IV. SUFFICIENCY OF THE EVIDENCE
Haberski does not dispute the fact that he was the person who killed the victim. Instead, he argues on appeal that the evidence presented at trial was insufficient to permit the jury rationally to conclude beyond a reasonable doubt that he possessed a mental state sufficient to support a murder verdict. He contends that his prodigious intake of drugs either rendered him incapable of forming the requisite culpable state of mind, see 17-A M.R.S.A. § 58(1-A) (Supp.1980), or resulted in his intoxication which, he argues, compelled a reasonable doubt as to the existence of a culpable state of mind. See 17-A M.R.S.A. § 58-A(l) (Supp.1980).3
At trial, one psychiatrist testified that when Haberski killed the victim he (1) was suffering from chronic cocaine abuse, (2) was intoxicated, though not significantly, by cocaine, and (3) suffered an “organic delusional syndrome.” He said that Haber-ski’s ingestion of cocaine moderately impaired his ability to control his impulses. He also testified that Haberski was the first person he had seen suffering from cocaine intoxication and that he had a “hard time” .believing Haberski’s story as Haberski had related it.
A second psychiatrist testified that at the time of the killing the defendant was suffering from chronic cocaine abuse and cocaine intoxication and possessed a suggestion of an “organic delusional syndrome.” When questioned regarding Haberski’s state of mind just before he killed the victim, the doctor said, “I do not believe his thoughts were formulated clearly .... ” The doctor also said that he had a “gut feeling” of “[a] certain amount of unease with the story .... ”
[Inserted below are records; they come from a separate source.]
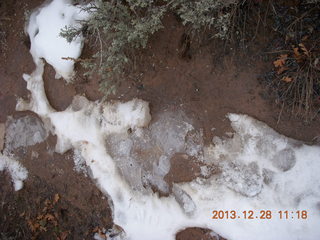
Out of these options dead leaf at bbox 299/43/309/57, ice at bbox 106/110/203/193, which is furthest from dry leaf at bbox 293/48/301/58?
ice at bbox 106/110/203/193

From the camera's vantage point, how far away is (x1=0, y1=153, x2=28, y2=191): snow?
4410mm

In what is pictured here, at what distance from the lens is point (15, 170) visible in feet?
14.6

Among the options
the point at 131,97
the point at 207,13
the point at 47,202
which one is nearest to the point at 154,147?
the point at 131,97

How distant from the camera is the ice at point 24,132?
14.0 feet

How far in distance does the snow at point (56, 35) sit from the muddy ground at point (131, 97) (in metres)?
0.17

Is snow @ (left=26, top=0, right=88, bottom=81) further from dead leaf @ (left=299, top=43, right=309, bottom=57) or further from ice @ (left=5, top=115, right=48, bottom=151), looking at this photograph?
dead leaf @ (left=299, top=43, right=309, bottom=57)

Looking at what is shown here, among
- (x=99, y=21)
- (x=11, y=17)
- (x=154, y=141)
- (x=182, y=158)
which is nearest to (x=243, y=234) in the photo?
(x=182, y=158)

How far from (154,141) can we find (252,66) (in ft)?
4.46

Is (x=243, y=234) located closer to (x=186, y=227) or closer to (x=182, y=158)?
(x=186, y=227)

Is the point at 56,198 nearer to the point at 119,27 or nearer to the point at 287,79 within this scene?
the point at 119,27

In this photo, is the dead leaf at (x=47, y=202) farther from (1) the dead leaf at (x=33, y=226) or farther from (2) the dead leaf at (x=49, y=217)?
(1) the dead leaf at (x=33, y=226)

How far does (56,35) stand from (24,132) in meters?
1.43

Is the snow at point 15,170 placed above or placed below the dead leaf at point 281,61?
below

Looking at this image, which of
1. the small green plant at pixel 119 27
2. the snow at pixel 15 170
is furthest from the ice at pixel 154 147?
the snow at pixel 15 170
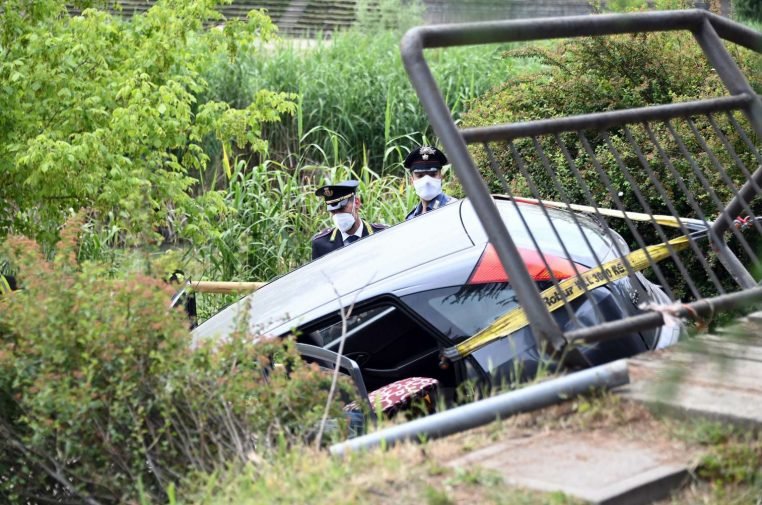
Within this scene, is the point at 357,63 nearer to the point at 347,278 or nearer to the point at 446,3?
the point at 347,278

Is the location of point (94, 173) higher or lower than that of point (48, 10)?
lower

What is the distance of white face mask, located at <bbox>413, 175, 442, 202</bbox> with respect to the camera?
786 cm

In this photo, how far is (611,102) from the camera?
7.32 meters

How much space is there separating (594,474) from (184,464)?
118 centimetres

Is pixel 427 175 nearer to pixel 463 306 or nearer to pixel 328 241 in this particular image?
pixel 328 241

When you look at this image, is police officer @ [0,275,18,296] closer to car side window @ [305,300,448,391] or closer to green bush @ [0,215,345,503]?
green bush @ [0,215,345,503]

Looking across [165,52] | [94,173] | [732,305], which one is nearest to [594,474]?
[732,305]

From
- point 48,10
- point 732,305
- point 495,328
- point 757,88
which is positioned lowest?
point 495,328

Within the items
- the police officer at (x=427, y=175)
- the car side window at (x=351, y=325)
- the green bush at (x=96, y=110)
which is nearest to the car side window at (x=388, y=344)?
the car side window at (x=351, y=325)

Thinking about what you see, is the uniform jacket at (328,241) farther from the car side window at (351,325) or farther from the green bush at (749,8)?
Answer: the green bush at (749,8)

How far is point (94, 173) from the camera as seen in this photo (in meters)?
7.04

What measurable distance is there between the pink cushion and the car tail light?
49 cm

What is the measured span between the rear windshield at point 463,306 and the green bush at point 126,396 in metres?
1.23

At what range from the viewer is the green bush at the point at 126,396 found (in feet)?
9.36
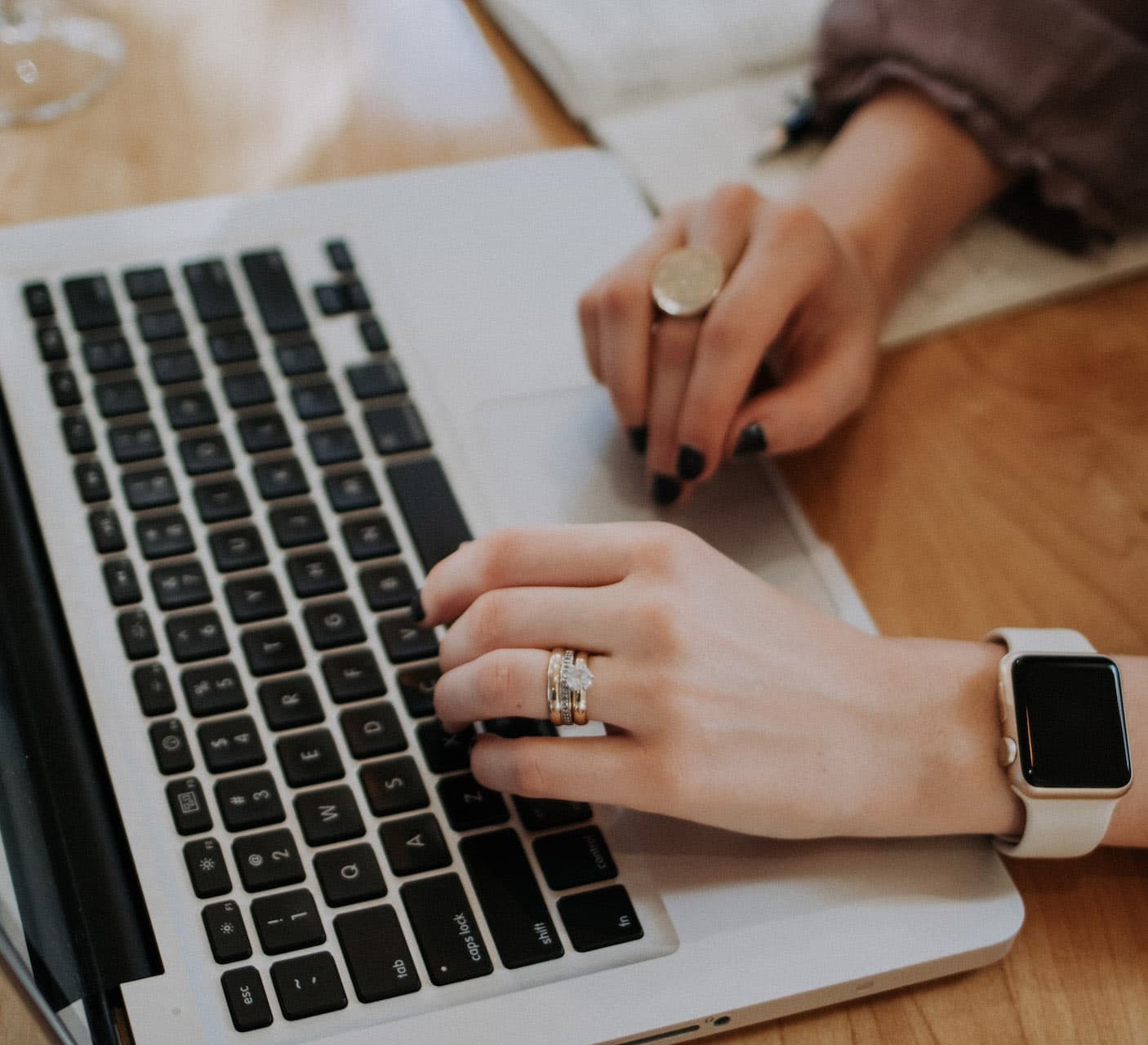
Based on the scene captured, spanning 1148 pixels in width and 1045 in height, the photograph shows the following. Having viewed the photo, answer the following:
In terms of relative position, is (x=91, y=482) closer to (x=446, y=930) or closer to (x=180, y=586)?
(x=180, y=586)

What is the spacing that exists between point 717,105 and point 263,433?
41 centimetres

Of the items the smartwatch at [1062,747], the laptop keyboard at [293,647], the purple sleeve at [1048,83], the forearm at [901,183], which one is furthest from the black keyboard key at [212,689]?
the purple sleeve at [1048,83]

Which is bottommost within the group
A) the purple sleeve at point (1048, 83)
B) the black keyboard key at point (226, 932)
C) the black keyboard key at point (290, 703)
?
the black keyboard key at point (226, 932)

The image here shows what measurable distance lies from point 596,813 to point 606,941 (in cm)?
5

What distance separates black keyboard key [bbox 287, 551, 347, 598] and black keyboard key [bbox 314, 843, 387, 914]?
12cm

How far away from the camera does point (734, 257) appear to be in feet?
2.00

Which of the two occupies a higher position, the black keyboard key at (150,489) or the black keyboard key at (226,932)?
the black keyboard key at (150,489)

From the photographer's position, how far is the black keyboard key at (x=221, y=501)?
1.76 ft

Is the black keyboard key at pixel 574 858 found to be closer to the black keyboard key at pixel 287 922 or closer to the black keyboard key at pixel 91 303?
the black keyboard key at pixel 287 922

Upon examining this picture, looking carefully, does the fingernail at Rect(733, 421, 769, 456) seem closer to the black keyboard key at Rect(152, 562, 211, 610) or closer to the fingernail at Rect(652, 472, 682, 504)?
the fingernail at Rect(652, 472, 682, 504)

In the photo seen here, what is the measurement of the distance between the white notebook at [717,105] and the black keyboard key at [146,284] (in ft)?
0.98

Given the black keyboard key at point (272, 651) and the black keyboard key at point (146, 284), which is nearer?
the black keyboard key at point (272, 651)

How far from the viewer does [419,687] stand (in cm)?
50

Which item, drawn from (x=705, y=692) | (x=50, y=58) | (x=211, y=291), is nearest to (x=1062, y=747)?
(x=705, y=692)
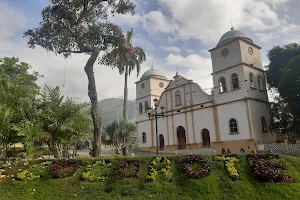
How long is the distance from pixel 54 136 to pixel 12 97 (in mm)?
3186

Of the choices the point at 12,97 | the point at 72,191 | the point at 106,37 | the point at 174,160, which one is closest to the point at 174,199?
the point at 174,160

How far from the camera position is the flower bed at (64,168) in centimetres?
1077

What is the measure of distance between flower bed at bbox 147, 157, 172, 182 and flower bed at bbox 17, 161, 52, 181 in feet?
14.0

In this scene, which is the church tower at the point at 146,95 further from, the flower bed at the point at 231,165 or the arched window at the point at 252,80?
the flower bed at the point at 231,165

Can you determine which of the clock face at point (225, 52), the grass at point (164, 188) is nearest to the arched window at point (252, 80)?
the clock face at point (225, 52)

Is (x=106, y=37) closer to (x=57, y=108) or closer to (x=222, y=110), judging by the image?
(x=57, y=108)

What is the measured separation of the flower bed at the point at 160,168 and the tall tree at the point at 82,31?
5.44 m

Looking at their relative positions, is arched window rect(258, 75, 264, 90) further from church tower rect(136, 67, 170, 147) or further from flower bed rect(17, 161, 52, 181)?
flower bed rect(17, 161, 52, 181)

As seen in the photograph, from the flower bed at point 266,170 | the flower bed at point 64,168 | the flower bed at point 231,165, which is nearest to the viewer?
the flower bed at point 266,170

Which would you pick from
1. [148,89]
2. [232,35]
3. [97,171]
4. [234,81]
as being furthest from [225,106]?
[97,171]

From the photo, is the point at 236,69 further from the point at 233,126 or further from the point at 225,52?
the point at 233,126

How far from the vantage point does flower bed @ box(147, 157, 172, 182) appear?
10.2 m

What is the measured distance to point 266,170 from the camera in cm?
1005

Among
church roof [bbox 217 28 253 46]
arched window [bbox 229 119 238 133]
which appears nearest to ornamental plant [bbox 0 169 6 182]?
arched window [bbox 229 119 238 133]
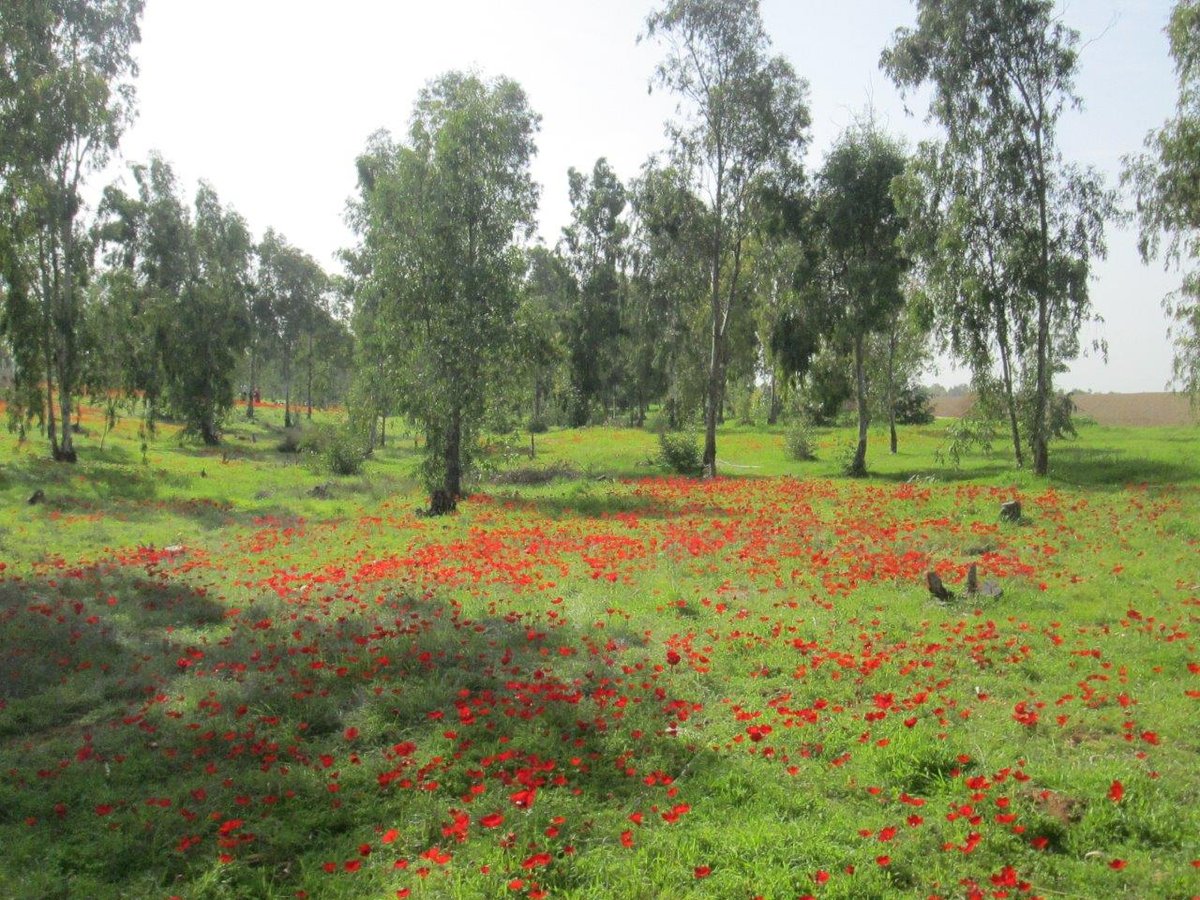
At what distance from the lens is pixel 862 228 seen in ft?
104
As it relates to the issue of sufficiency of the evidence, Haberski’s conviction must stand unless, viewing the evidence in the light most favorable to the prosecution, on all the evidence presented no trier of fact rationally could find proof of guilt beyond a reasonable doubt. State v. Mahaney, Me., 437 A.2d 613, 621 (1981); State v. Perfetto, Me., 424 A.2d 1095, 1097 (1981); State v. Lagasse, Me., 410 A.2d 537, 542 (1980). In addition to the somewhat equivocal psychiatric testimony, the jury also heard evidence, as related in Part I, supra, that Ha-berski had previously beaten his wife, and that he had previously told a friend that his marriage to the victim was not working and he was going to “get rid” of the victim. In addition, there was testimony that after the killing Haberski had commented that he “forgot the shovel” the day he killed the victim, that the victim “deserved it,” and that he had been known to do unusual things before and make them work. Finally, the jury also heard evidence that the third and final shot came between five or ten minutes after the first two gunshots, that Haberski fled the scene immediately after the shooting and proclaimed his inno[380]*380cence as soon as he was taken into custody. Viewing this evidence in a light most favorable to the State, it is clear that the jury could find rationally that when Haberski killed his wife he possessed a mental state sufficient to support a murder verdict.
In conclusion, we have carefully examined the entire record before us and all of the arguments raised by the defendant on appeal, and we have found nothing which constitutes reversible error. The conviction must be affirmed.
The entry is:
Judgment affirmed.
McKUSICK, C. J., and GODFREY, NICHOLS, CARTER, VIOLETTE and WATHEN, JJ., concurring.